I slipped with the clove in my tomato sauce today,  is there something I can do to hide it? 

post #2 of 8

probably not...clove is very very strong, and noticeable. 

 

I gotta say, clove isn't normally in my ingredient list for tomato sauce...which kind were you making? Also, how did you expect to remove them from the sauce? 

 

My advice would be to put spices in a sachet so that you can control the amount in advance and remove them if needed, like if the flavor is becoming too strong. 

 

If it was ground clove, then, well, your SOL. Try not pouring straight from the container...use a spoon or pour into your hand first. It's bad form to take things like salt, spices, etc. directly from the box into the sauce--for exactly the reason that happened to you. 

post #3 of 8

Try and use sauce for something other then pasta. You can't get this flavor out but you can mask it slightly with garlic and basil. Use it for a caccatorre type or other dish.

post #4 of 8

Well, if it isn't a heavy sauce with meat or anything, you could make wonderful ketchup.  Add vinegar and brown sugar and boil some more.  How much - hmm, go by taste, 3 tbsp each maybe per cup of sauce?  Start with less, simmer, and taste, then add. 

post #5 of 8

Increase the size the of the batch to dilute the impact of the cloves. Freeze what you don't use soon.

 

post #6 of 8
Thread Starter 

Thanks, my daughter ran in and well, I think making another batch(minus cove) is the way to go.  I have so many tomatoes comming right now that I don't want to waste them.

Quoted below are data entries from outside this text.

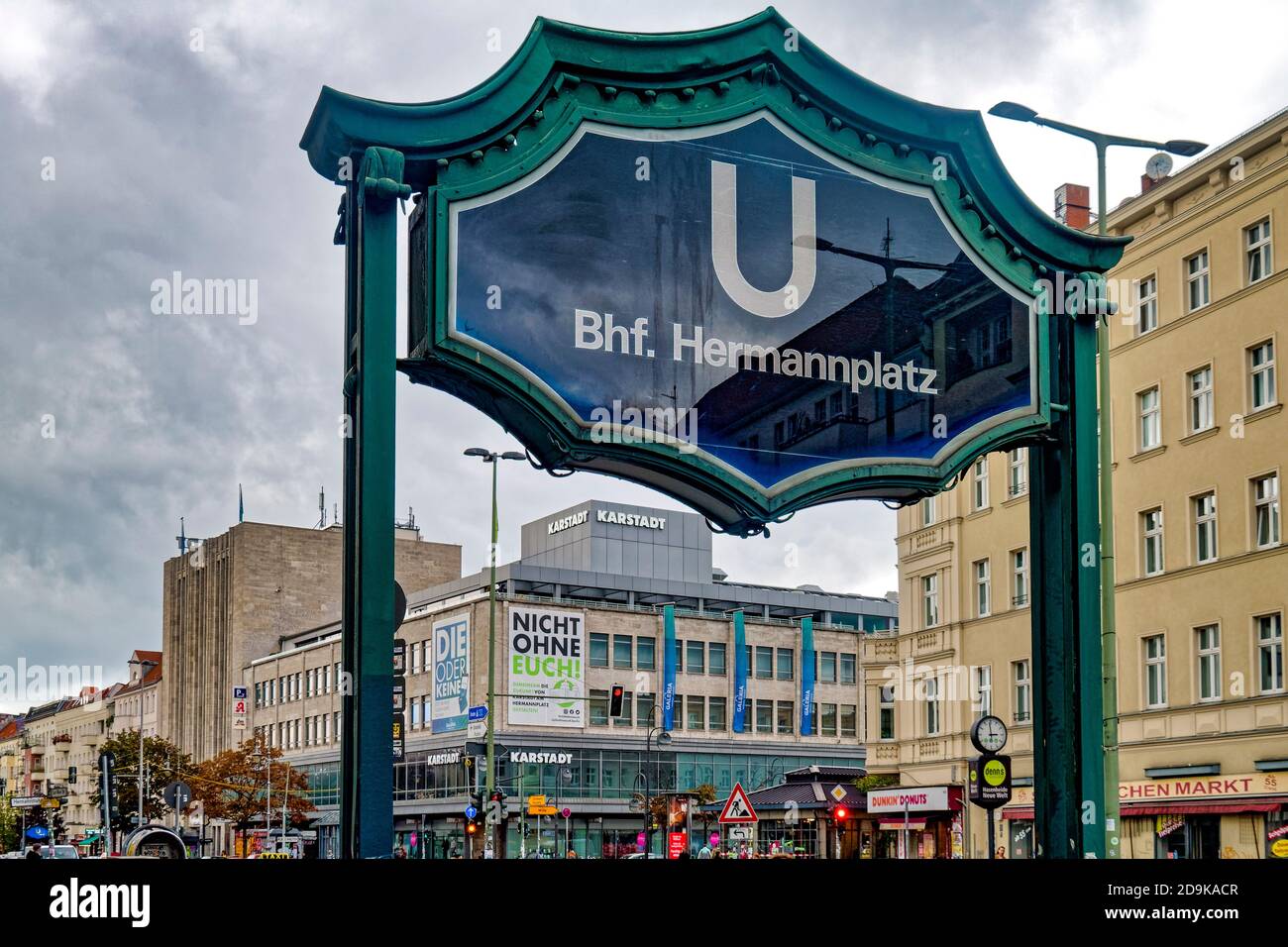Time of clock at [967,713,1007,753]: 2:58
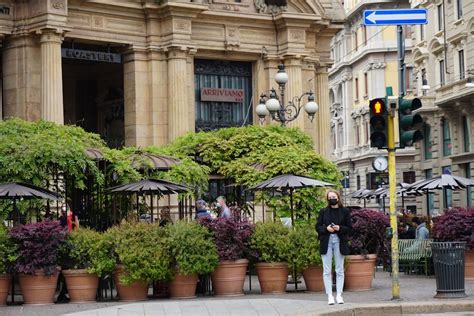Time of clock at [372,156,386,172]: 10:32
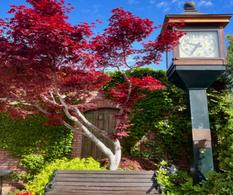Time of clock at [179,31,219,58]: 9:35
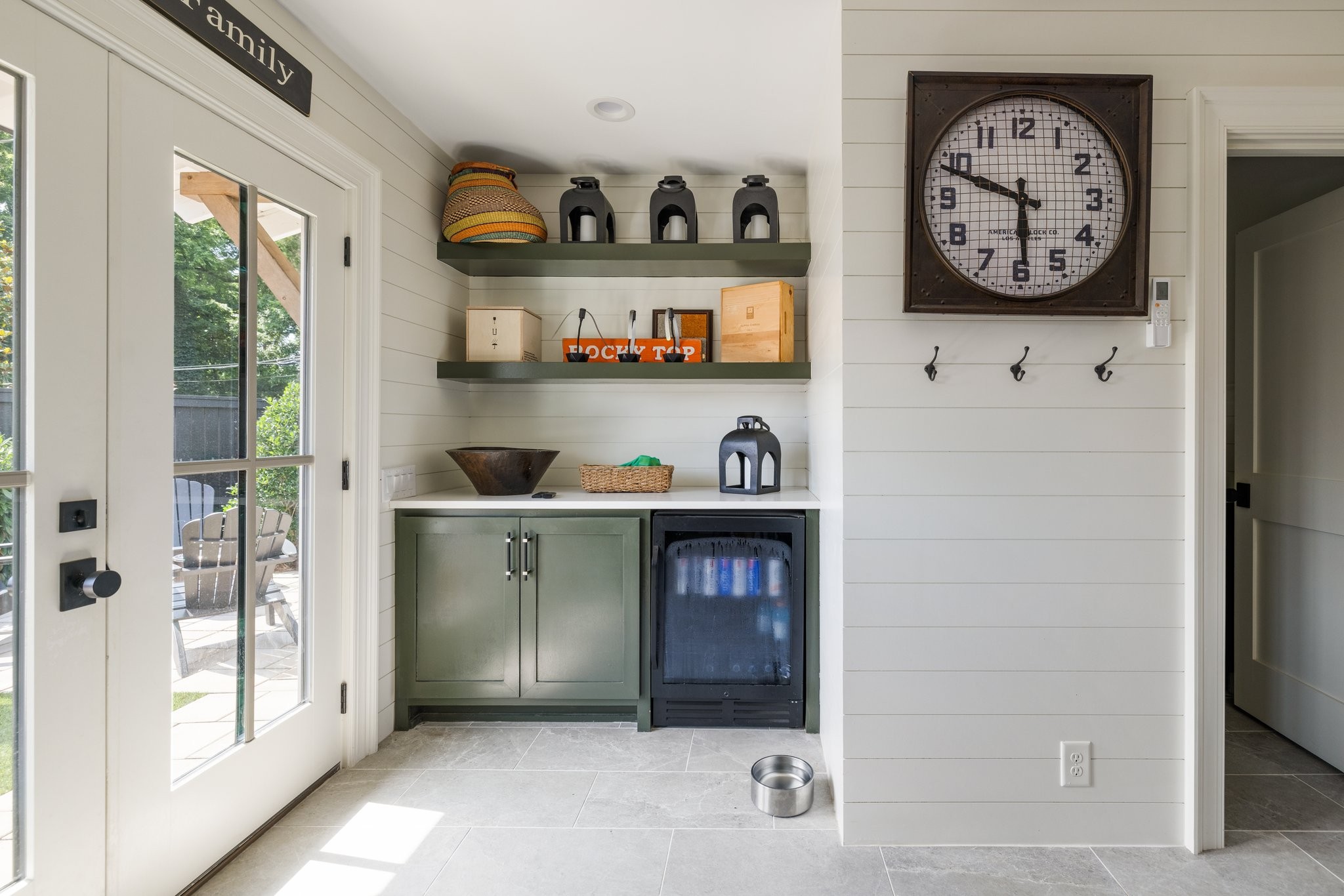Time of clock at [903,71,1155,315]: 5:48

My recipe comes from my school cook book, it calls for cloves in a sachet, just don't have here what I need to make one. I will fix that soon.

 Thanks all for the respnses.  Jeff

 

 

post #7 of 8

Jeff, whole cloves used in food are so delicious, it gives a typical wintery touch to food, especially when used in stocks! The only thing is that it's so overpowering. Mostly when making a preparation with whole cloves, a few cloves (mostly no more than two!) are pushed into a whole onion which is many times not entirely peeled to keep the onion together (and for color too). When proceeding this way, you can easily remove the onion together with the cloves so they don't get mixed in the preparation. You could use one of those small metal teamaking balls to separate them from the rest.

 

Many times I use allspice -aka Jamaica pepper- instead of cloves. It spreads a very light clove smell and taste, so you can mix the allspice corns in the preparation. In my own recipe for osso buco (without tomatoes), I use 5 allspice corns in it! Just try them instead of cloves, you'll be surprised.


Edited by ChrisBelgium - 9/22/11 at 4:08am
post #8 of 8



 

Quote:
Originally Posted by Someday View Post

 

I gotta say, clove isn't normally in my ingredient list for tomato sauce...which kind were you making? Also, how did you expect to remove them from the sauce? 

 

 

I always put clove in my tomato sauce and my meat sauce.  Always have, I love the flavor it lends.  I don't scoop them out unless I happen to see them.  Otherwise they make it on my plate and I'm ok with that too.